1

Context

Hello!

I was finishing up a slight hands on experience with POSIX pthreads, and OpenMP, trying to compare the both with the serial implementation of Insertion Sort, trying to see which one performs well on what kind of inputs.

The results I got were weird to say the least.

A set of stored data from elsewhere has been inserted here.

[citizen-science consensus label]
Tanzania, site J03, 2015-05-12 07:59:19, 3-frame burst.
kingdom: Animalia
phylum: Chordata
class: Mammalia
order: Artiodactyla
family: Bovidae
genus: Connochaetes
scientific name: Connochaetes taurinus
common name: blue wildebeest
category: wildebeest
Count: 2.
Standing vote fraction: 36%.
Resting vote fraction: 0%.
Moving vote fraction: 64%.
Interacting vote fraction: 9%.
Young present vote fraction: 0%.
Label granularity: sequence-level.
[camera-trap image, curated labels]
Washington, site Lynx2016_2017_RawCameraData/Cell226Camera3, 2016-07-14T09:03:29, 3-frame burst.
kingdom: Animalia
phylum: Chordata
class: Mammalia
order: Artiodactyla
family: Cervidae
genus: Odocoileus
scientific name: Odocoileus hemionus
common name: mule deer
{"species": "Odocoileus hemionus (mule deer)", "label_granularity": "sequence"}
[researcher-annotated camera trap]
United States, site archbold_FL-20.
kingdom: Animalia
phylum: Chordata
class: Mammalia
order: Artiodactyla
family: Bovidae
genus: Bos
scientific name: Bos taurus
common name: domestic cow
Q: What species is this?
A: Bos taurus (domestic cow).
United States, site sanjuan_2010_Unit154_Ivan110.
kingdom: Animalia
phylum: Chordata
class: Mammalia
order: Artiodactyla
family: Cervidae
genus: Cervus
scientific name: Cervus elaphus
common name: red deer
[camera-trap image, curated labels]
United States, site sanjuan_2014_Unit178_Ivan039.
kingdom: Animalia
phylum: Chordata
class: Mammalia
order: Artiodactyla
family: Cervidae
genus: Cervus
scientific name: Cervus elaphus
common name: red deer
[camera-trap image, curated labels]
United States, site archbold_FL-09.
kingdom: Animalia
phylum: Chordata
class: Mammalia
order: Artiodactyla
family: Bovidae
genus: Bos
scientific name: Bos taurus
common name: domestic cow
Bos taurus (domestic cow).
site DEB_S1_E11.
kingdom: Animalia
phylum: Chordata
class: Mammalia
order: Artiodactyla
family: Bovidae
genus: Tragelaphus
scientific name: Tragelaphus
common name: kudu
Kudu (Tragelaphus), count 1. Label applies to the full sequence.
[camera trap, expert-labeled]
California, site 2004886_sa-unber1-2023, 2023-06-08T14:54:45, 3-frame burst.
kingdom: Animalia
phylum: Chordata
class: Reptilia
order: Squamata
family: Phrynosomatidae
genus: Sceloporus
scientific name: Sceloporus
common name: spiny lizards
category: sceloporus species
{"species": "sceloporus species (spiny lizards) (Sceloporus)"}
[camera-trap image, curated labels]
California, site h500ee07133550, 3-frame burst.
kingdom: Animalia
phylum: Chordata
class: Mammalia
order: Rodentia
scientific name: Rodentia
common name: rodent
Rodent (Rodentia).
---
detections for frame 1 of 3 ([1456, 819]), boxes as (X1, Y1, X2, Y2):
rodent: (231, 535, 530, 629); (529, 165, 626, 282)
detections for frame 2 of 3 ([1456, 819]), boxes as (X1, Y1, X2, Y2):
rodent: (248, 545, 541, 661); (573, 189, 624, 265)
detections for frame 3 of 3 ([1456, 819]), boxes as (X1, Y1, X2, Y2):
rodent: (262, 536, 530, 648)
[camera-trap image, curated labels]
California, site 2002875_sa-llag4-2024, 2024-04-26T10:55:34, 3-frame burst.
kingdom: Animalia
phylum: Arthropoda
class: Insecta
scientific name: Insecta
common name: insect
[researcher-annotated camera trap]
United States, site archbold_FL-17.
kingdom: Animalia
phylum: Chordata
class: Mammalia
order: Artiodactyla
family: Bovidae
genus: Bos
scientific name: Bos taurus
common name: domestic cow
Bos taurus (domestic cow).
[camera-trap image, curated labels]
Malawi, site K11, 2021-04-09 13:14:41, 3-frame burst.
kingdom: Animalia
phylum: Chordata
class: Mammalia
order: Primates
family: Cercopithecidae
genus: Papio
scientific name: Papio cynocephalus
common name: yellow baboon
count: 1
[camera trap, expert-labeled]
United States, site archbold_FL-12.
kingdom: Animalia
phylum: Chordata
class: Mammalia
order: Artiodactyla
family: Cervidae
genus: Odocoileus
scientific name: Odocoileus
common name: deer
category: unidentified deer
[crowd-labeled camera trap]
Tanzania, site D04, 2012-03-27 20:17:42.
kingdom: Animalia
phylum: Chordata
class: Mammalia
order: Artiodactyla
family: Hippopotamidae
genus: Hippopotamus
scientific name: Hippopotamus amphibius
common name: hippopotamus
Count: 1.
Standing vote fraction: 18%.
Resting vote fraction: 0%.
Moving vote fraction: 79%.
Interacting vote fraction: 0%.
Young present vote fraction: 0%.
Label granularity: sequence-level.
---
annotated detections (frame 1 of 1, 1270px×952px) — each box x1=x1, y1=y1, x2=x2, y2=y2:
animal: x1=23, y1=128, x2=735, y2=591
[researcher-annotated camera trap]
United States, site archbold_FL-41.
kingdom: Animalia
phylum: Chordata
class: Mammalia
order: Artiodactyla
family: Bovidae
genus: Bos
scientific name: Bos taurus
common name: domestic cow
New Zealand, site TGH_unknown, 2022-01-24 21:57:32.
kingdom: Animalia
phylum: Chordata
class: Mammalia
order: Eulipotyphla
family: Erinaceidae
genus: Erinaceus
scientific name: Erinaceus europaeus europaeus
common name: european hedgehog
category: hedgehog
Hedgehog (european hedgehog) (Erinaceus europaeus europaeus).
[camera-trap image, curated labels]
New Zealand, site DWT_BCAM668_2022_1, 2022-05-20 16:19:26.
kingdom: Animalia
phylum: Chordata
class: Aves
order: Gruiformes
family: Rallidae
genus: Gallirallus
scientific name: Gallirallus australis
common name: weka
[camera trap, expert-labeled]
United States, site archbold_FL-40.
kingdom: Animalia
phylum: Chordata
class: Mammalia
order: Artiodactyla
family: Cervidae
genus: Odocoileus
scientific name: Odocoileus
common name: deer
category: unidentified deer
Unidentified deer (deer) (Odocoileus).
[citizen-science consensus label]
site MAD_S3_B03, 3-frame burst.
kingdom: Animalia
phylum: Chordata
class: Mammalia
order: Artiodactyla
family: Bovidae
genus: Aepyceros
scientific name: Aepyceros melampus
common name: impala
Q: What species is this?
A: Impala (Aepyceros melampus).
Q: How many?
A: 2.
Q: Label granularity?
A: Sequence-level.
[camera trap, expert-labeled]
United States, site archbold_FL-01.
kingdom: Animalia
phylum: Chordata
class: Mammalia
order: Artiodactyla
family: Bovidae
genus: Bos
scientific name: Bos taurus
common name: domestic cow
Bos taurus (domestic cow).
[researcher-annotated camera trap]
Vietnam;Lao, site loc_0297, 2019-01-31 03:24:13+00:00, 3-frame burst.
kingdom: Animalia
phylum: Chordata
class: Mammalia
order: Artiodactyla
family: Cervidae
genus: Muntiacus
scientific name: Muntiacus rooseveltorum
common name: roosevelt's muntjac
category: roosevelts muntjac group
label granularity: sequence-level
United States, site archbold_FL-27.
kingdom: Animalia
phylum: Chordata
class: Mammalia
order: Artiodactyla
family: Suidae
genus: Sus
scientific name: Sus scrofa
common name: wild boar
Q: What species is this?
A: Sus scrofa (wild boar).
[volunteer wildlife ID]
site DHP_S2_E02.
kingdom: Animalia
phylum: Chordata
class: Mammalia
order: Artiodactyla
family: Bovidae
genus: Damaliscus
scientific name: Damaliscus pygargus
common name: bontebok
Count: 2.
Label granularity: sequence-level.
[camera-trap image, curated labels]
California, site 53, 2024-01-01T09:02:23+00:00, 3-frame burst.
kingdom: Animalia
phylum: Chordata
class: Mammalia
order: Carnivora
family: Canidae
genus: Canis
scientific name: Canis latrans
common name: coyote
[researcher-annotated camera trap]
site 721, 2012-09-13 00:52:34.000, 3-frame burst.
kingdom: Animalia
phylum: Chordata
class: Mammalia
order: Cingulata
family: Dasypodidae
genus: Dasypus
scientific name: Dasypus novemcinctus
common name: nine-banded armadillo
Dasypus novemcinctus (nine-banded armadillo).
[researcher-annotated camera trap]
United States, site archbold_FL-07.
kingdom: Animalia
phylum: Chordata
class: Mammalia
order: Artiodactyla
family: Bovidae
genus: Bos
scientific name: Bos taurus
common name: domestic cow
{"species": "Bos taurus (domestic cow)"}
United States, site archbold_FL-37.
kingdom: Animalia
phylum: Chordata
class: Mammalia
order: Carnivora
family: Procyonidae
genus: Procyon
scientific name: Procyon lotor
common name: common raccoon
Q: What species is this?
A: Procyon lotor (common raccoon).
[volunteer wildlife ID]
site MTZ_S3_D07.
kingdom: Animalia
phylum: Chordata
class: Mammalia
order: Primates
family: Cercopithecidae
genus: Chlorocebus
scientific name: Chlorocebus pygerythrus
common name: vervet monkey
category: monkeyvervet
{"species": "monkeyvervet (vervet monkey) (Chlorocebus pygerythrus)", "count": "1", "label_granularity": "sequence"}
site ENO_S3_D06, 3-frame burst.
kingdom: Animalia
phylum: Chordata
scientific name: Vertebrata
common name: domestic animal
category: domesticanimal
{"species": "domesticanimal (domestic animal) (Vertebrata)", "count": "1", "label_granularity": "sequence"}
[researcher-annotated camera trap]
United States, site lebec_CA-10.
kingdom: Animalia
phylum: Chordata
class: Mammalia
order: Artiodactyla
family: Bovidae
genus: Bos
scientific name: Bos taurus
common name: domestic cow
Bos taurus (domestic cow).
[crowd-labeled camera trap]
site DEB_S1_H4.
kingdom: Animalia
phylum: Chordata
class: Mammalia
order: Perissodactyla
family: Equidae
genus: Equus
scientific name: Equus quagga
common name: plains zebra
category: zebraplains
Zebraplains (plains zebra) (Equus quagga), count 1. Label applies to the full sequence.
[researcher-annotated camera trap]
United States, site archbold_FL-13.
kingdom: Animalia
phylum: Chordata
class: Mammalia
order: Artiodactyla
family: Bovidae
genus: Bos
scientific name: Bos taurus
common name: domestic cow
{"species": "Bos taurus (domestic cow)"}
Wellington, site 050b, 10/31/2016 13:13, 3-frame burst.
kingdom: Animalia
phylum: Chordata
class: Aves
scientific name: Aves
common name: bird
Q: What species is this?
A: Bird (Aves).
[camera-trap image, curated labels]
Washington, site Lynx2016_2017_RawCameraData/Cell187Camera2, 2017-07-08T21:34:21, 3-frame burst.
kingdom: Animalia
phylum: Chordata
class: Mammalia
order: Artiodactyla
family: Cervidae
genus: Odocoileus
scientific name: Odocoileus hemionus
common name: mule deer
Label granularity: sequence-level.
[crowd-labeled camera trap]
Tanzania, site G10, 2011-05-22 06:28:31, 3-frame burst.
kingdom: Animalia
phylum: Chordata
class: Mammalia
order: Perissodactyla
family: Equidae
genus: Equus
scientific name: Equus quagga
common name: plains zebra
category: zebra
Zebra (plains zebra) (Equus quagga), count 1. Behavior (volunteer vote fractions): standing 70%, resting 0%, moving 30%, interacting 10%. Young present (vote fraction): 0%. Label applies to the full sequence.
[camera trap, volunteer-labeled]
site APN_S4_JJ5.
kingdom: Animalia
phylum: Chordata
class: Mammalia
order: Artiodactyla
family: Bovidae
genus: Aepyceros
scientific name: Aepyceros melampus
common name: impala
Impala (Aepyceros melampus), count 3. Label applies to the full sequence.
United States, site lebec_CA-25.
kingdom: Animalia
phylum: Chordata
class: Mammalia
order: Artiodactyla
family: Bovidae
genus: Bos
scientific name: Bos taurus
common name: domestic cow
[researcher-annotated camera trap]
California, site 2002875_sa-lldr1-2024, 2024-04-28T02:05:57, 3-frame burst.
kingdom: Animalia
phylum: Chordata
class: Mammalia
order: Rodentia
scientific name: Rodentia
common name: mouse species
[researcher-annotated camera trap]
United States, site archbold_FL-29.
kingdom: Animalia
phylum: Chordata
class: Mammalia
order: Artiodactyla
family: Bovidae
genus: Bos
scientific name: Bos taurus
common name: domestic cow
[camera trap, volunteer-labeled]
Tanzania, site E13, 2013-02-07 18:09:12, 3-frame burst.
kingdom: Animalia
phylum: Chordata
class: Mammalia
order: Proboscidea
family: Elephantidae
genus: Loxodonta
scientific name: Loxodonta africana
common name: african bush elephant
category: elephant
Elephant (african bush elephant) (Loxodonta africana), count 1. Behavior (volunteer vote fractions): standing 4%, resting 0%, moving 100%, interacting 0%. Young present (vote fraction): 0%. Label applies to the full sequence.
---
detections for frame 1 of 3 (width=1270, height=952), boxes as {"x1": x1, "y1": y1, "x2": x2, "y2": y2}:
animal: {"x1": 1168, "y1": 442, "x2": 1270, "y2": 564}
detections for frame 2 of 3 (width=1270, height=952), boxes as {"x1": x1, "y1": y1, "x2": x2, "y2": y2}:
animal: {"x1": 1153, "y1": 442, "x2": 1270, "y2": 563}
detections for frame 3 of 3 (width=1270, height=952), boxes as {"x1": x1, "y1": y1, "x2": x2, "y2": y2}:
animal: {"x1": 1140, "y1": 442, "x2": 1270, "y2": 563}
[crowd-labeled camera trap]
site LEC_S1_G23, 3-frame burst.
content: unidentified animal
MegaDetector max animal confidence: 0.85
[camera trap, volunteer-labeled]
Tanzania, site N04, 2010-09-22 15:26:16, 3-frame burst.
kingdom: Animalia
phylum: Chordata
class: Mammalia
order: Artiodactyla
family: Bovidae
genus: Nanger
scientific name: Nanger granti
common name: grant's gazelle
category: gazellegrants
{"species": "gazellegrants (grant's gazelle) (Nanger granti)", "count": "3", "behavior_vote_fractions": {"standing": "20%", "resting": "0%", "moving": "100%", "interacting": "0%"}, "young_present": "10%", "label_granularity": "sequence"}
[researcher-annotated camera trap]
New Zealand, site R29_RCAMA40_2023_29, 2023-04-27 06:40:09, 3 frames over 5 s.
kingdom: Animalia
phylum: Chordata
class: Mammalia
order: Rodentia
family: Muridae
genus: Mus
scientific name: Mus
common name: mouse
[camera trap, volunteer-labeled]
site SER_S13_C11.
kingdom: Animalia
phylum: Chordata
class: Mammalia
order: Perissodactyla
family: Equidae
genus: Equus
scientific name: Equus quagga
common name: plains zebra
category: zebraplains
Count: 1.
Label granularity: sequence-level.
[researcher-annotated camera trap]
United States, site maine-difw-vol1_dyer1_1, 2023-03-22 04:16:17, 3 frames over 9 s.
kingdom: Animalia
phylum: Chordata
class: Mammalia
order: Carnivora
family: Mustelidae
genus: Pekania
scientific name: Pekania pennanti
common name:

Maybe it could be that my code is buggy. I would say that my pthread implementation sure is and needs a lot of more work since it's a very lousy implementation. However, taking a look at the time it took for OpenMP and Serial, I saw very weird trends.

Code

Before I show you the graph of the time taken that I got, here is the code for each.

For Serial,


static inline void *
insertionSort(void *arrayMetaDataToUnpack)
{
    // UNPACK START
    ull *_Array = ((InsertionSortPacking *)arrayMetaDataToUnpack)->Array;
    size_t sizeOfArray = ((InsertionSortPacking *)arrayMetaDataToUnpack)->ArraySize;
    // UNPACK END

    // Compulsory use of reinterpret_cast to keep everything consistent
    ull *__tempArray = reinterpret_cast<ull *>(_Array);

    for (int i = 1; i < sizeOfArray; i++)
    {
        int __temp = __tempArray[i];
        int j = i - 1;

        while (j >= 0 && __temp <= __tempArray[j])
        {
            __tempArray[j + 1] = __tempArray[j];
            j = j - 1;
        }

        {
            __tempArray[j + 1] = __temp;
        }
    }

    return __tempArray;
}
static inline void *
insertionSort(void *arrayMetaDataToUnpack)
{
    // UNPACK START
    ull *_Array = ((InsertionSortPacking *)arrayMetaDataToUnpack)->Array;
    size_t sizeOfArray = ((InsertionSortPacking *)arrayMetaDataToUnpack)->ArraySize;
    // UNPACK END

    // Compulsory use of reinterpret_cast to keep everything consistent
    ull *__tempArray = reinterpret_cast<ull *>(_Array);

    for (int i = 1; i < sizeOfArray; i++)
    {
        int __temp = __tempArray[i];
        int j = i - 1;

        while (j >= 0 && __temp <= __tempArray[j])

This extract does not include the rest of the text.